The dystonia is movement disorder characterized by involuntary twisting, repetitive movements or irregular postures. Two major etiological groups are the primary form, where dystonia is the only neurological symptom, and the secondary form, due to inherited and/or degenerative disorders other than dystonia. Genetic basis of dystonia is heterogenous. Presently, at least 20 monogenic, mostly primary, dystonias have been recognized, and disease gene has been identified in 10 of them. However, genotype-phenotype correlations are not always clear. In addition, majority of cases are polygenic, with mostly unknown susceptibility genes. Among the secondary dystonias two monogenic diseases are especially interesting: Wilson disease (ATP7B gene) and neurodegeneration with brain iron accumulation (NBIA, PANK2 gene).

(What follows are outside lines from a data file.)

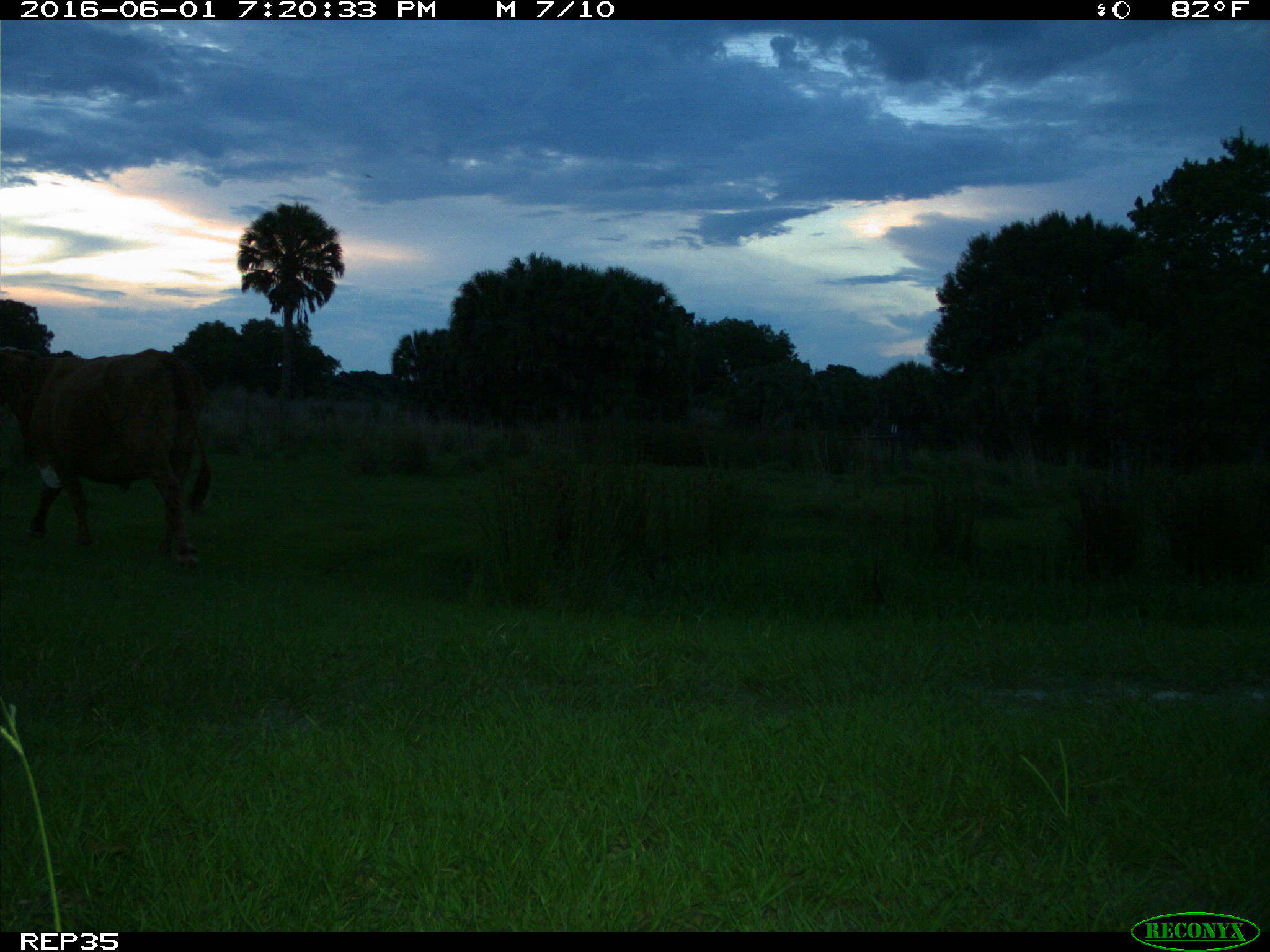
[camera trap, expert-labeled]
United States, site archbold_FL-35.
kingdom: Animalia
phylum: Chordata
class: Mammalia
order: Artiodactyla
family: Bovidae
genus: Bos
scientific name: Bos taurus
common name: domestic cow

In this project we will analyze genetic basis of dystonia in Serbian patients, in order to establish the frequency and spectrum of gene changes in our population. Among primary forms we will perform mutation screening in DYT1, DYT5a, DYT6, DYT8, DYT11 and DYT18 genes. Genotype-phenotype correlation and identification of possible endophenotypes in unaffected mutation carriers will be one of the focuses. In secondary forms we will analyze genes ATP7B in Wilson disease and PANK2 in NBIA. In addition, gene polymorphisms will be analyzed as modifiers of mutation penetrance and expressivity in monogenic forms, and as markers of susceptibility in sporadic dystonia cases.